By Obunike Ohaegbu (writing from his village in Anambra State)
Let me be clear from the outset: I have not an atom of sympathy for Siminialayi Fubara, Governor of Rivers State, for the humiliation he has endured or for the manner in which he has allowed himself to be publicly diminished. Sympathy is not the issue here. Democracy is.
When you choose to deal with despicable political characters like Nyesom Wike, you have only two options—two, and only two:
First, submit wholly and entirely to the dictatorship. Move metaphorically into the boys’ quarters; seek permission before every decision; ask approval before every phone call; surrender the soul of the state and its institutions to one man’s whims.
Second, say no—firmly and finally. Assert the enormity of the constitutional powers vested in you as governor. Draw a bright line. There is no halfway house. No monkeying around. No enye ndi ebea, enye ndi ebea. Politics abhors ambiguity; bullies feast on it.
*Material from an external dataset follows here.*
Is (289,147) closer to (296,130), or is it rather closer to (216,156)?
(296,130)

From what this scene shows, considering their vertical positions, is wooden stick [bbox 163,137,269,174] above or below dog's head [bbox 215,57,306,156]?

Governor Fubara’s style—hesitant, conciliatory, half-measured—has invited the very crisis now threatening Rivers State. That criticism stands. But it is not the governor who should be sacrificed on the altar of an unprecedented constitutional atrocity.
What is unfolding in Rivers State is a macabre dance of shame that, if consummated, would wound Nigeria’s democracy far deeper than it would wound any individual officeholder. The reported scheme—impeach the governor and deputy, swear in the Speaker as governor, elevate the deputy speaker to speaker for a few days, then install him as deputy governor—is not politics. It is a constitutional abomination.
The Rivers State House of Assembly exists to legislate, not to stage-coup an elected executive. The Constitution of the Federal Republic of Nigeria 1999 is unambiguous on how a governor is elected: by the people, through the ballot. There is no backdoor route through legislative musical chairs. None. Never.
To attempt to foist a governor on a state by legislative gymnastics is not merely condemnable—it must be condemned by all who care about democratic order. If such a precedent stands, no governor anywhere in Nigeria is safe from a cabal of ambitious legislators armed with procedural tricks and political godfathers.
This is not about liking Fubara. I do not. This is not about defending weakness. I am not. This is about drawing a red line around democracy itself.
If the Speaker and his collaborators succeed, they will have demonstrated that elections are optional, mandates are provisional, and constitutions are suggestions. That path leads nowhere but to chaos. Those who would treat the legislature as a ladder to executive usurpation are threats to democracy and should never be allowed a seat in any democratic setting again. Recall them. Bar them. Let history remember them for what they attempted—and let the law deal with them accordingly.
Today it is Rivers State. Tomorrow it could be any state. When democracy bleeds, it rarely bleeds alone.